- **Exercise**:
Every entry needs to be given again exactly as it reads.

START Task input

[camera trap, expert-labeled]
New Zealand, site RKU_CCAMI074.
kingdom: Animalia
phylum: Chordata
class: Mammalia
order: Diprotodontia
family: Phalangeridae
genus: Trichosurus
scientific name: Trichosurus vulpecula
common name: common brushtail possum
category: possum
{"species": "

END Task input

- **Solution for this exercise**:
[camera trap, expert-labeled]
New Zealand, site RKU_CCAMI074.
kingdom: Animalia
phylum: Chordata
class: Mammalia
order: Diprotodontia
family: Phalangeridae
genus: Trichosurus
scientific name: Trichosurus vulpecula
common name: common brushtail possum
category: possum
{"species": "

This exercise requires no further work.